Photo
Caption
NameJames Wickllffe "Wick" Graves
Date BornDec. 6, 1848
Place BornMissouri
Date DiedNov. 30, 1940
Place DiedMcKinney, TX
Occupationfarmer
MotherFrances Jane Elizabeth Harrison (1817-1894)
FatherAlbert Gallatin Graves (1813-1891)
Sibling(s)

Lucretius Harrison, Aurelius Sims, Mary Quintillia, Maggie, Eugenia Eveline, Francis Cornelia, Lucy Ann, Sarah Pamela, Elizabeth Ellen

Lived In

25 N. Bradley St.
1207 Tucker St.

Spouse(s)Fannie Fox (1860-1927)
Children

Lucretius, Bertie, Iva, Charles, Jesse, Roy

Quick Bio

At age nine in 1857, James came from Missouri with his parents, Albert and Frances (Harrison) Graves and settled on a farm West of McKinney. In 1864 James enlisted in the Confederate Army when he was 16 with brothers A.S. and L.H. He served with Capt. Alfred Johnson’s Texas Spies Co.  He served as alderman for several years. His sister, Mary Quintillia Graves, married “Tuck” Hill, a cousin of Jesse and Frank James. He resided at 1207 W. Tucker at the time of his death.

Extended Biography

James Wickliffe Graves was born Dec. 6, 1848 in Johnson County, Missouri, the son of Albert S. Graves and Frances (Harrison) Graves. His parents came from Virginia to Missouri. He was one of a large family of thirteen children, and was the last of that large group of children to pass away. He came with the parents to Texas in 1856, when he was only eight years old, the family settling on a farm West of McKinney. He had lived in this city and county since that time. At the time of his death he made his home with his son, Chas. W. Graves and wife.
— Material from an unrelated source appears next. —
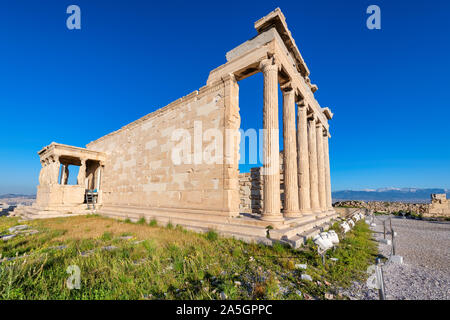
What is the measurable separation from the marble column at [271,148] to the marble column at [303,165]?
3653 millimetres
He was married in April, 1877, to Miss Fannie Fox, daughter of Mr. and Mrs. S. H. Fox, pioneer couple, Mr. Fox serving as County Commissioner of Collin County for many years. Mrs. Graves passed away in November, 1927. He engaged in farming as his life work, and at the time of his passing still owned the farm on which he was reared, West of this city. Served In Confederacy.
When a youth of only 16, he enlisted with his two brothers, A. S. and L. H. Graves, in the Confederate Army and served some six months with the Confederate forces, taking part in several battles and skirmishes during that time.

He professed religion at an early age and had consistently lived a steadfast Christian life since. He held membership for many years in the First Christian Church in this city, having served for many years as a Deacon in that church,
voluntarily retiring from that post of Christian duty when the infirmities of age advanced.
His Survivors.
The deceased and wife were the parents of six children, five of whom survive their father’s passing, as follows: Mrs. V. F. Heath of Hillsboro, Chas. W. Graves and Jesse G. Graves of McKinney; L. H. Graves of Dallas, and Roy L.
Graves of Atlanta, Ga. Mrs. Hugh Kistler preceded her father to the grave here several years ago. Also surviving are eleven grandchildren and five great-grandchildren.

The deceased was a member of the I. O. O. F. fraternity for many years. He served as city alderman for several years.

The deceased had lived a quiet, unostentatious life, attending to his own affairs and letting other people attend to theirs. He was a kindly, understanding Christian, who put into daily practice his religion. He was a kind and considerate friend and neighbor, honest, upright, a loving husband and father, and a man of whom it could be truly said that his word was his bond.

He was one of the two remaining members of the fast-thinning Confederate band in this city, his death leaving only one veteran living in this city, G. M. Edwards.